Subject: Other Initiatives to be Undertaken by the SEC in Response to the Dodd-Frank Wall Street Reform and Consumer Protection Act
From: Jon Mark Morgan

August 20, 2013

Chairman Mary Jo White & SEC Commissioners:

At the start of the year, the Securities and Exchange Commission put on its spring agenda a proposed rule to require corporations to disclose all their political spending, including donations to so-called "social welfare" organizations that are really political fronts that don't have to reveal their donors -- such as Karl Rove's "Crossroads GPS" and "Americans for Prosperity" which together poured tens of millions of dollars into the 2012 races. The SEC has recognized (helped by the the Dodd-Frank law) that shareholders have a right to know how their money is being spent by corporate executives on lobbying, public issues, and candidates. Otherwise, corporate executives have at their disposal secret political slush funds of money that's not theirs.

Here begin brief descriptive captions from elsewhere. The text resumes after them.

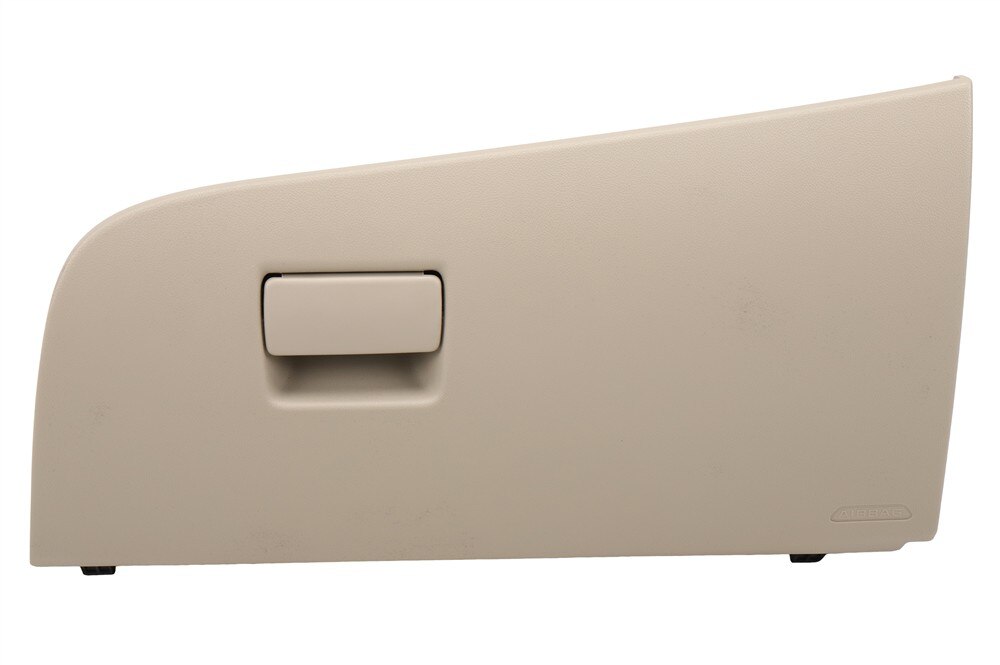 GM Genuine Parts Shale Instrument Panel Compartment Door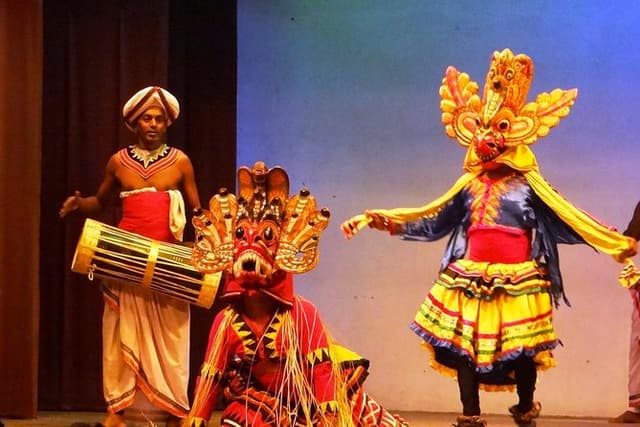 Cultural Dance
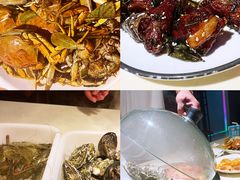 -蓝珊甄选海鲜自助·火锅大排档(近阿那亚店)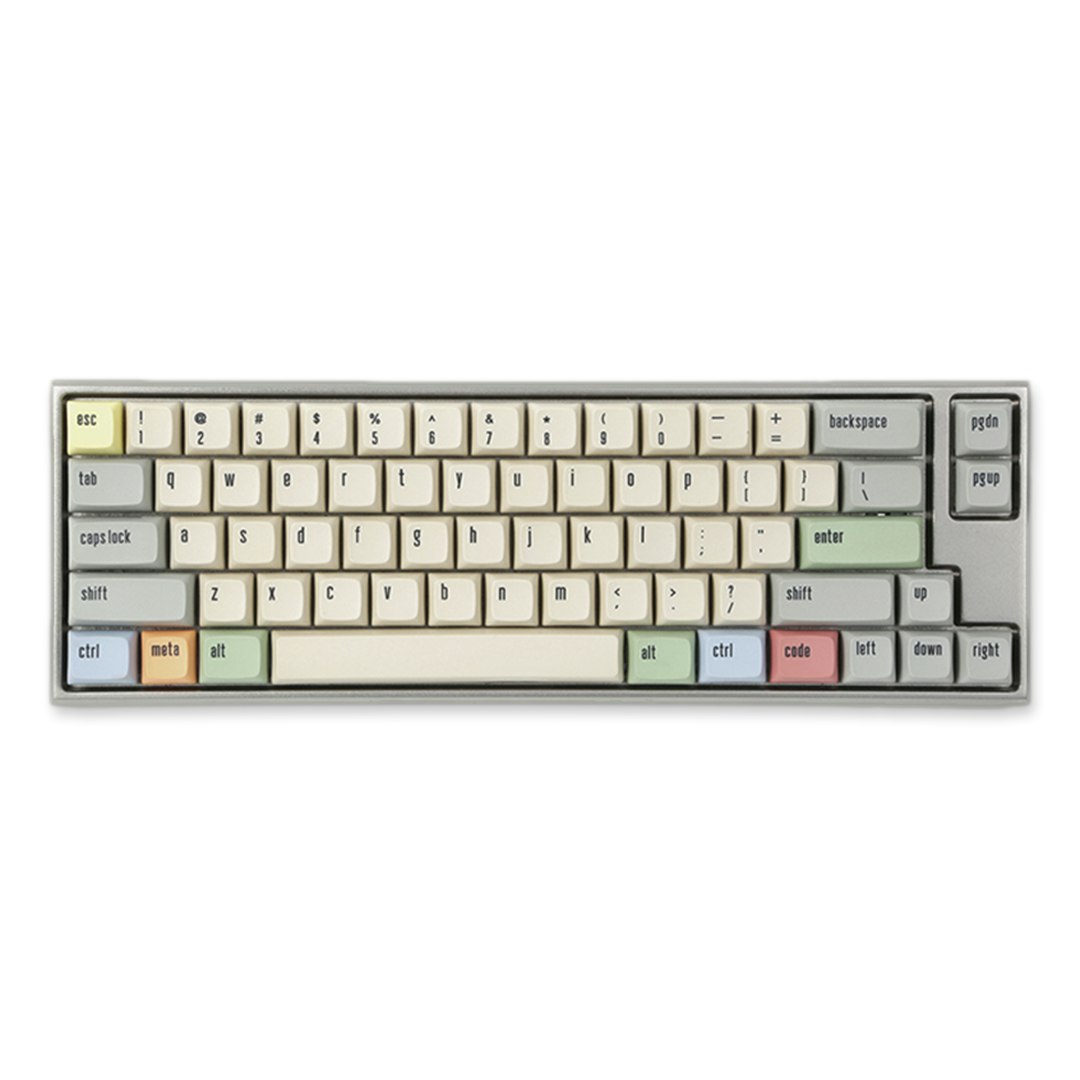 xda canvas keycap set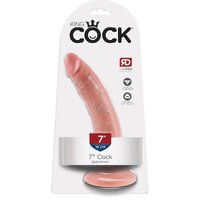 7" Cock
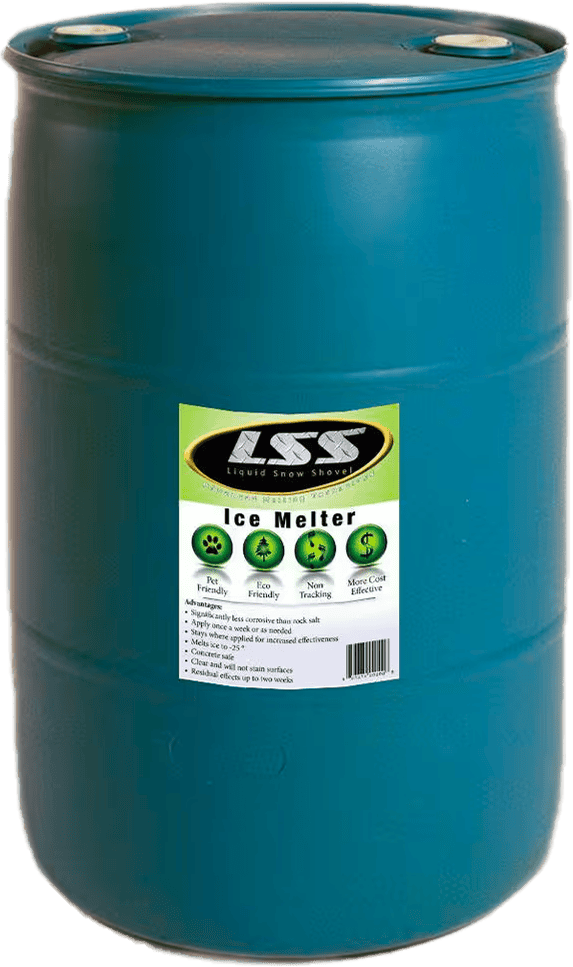 ice melt 55 gal 1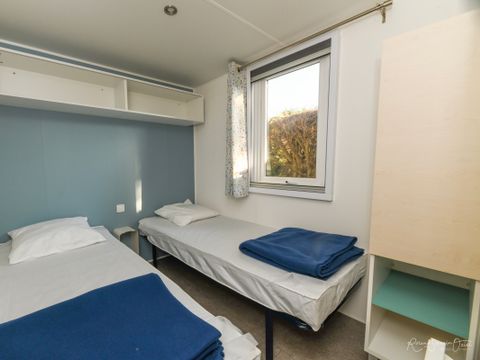 MOBILHOME 4 personnes - Privilège - 28m² - 2Ch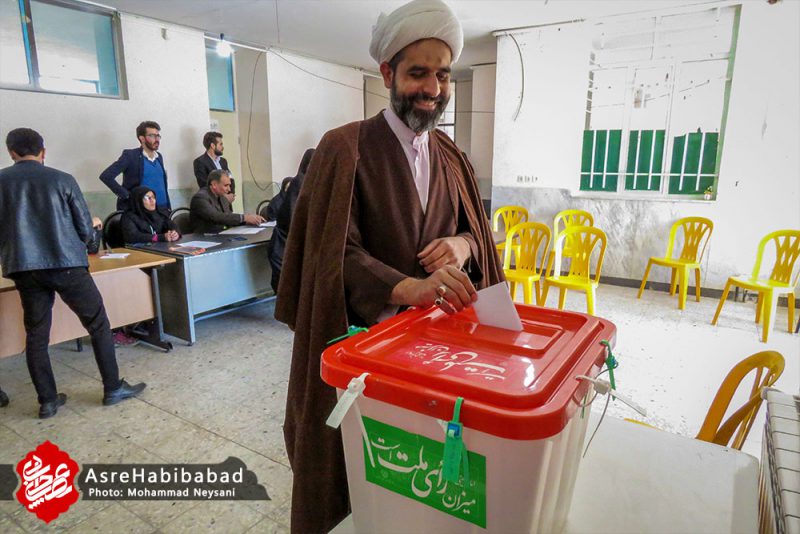 انتخابات مجلس شورای اسلامی در بخش حبیب آباد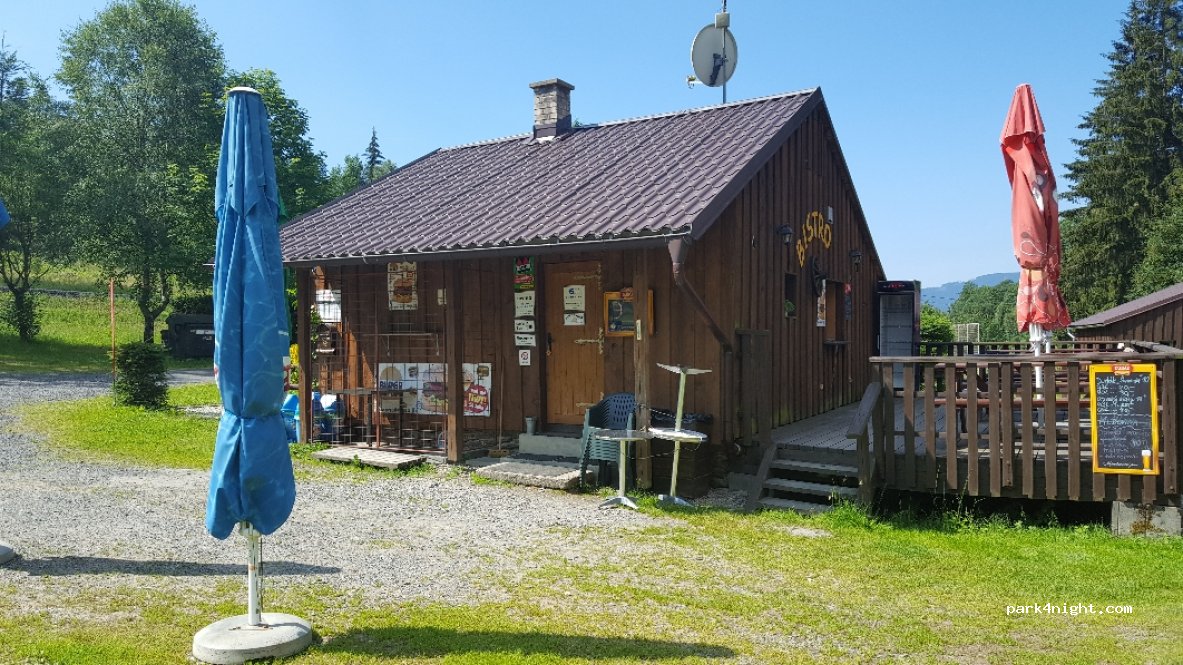 Camping Železná Ruda — foto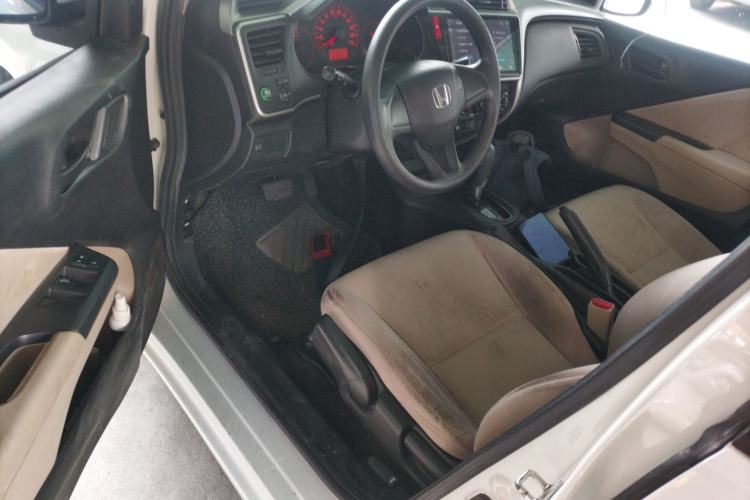 Used Honda City 2017 1.5L CVT Comfort Version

But now it's August, and still no action by the SEC. What's the holdup? It's not that executives are demanding to keep their slush funds. In a recent survey of U.S. business executives commissioned by the Committee for Economic Development, more than four out of five (including 79 percent of surveyed Republican executives and almost all Democrats) support the SEC's proposed transparency rule. The pressure against it must be coming from the groups -- like Karl Rove's -- that trade on secret political spending and have integrated pay-to-play politics into their organizational fundraising models.

I, as an American citizen and an individual investor, see this as a very bad way to conduct SEC business for the People of the United States of America, who you are to represent! I respectfully ask that you take swift action and do not delay this matter any longer. I trust that your decisions and the outcome will be in our interest.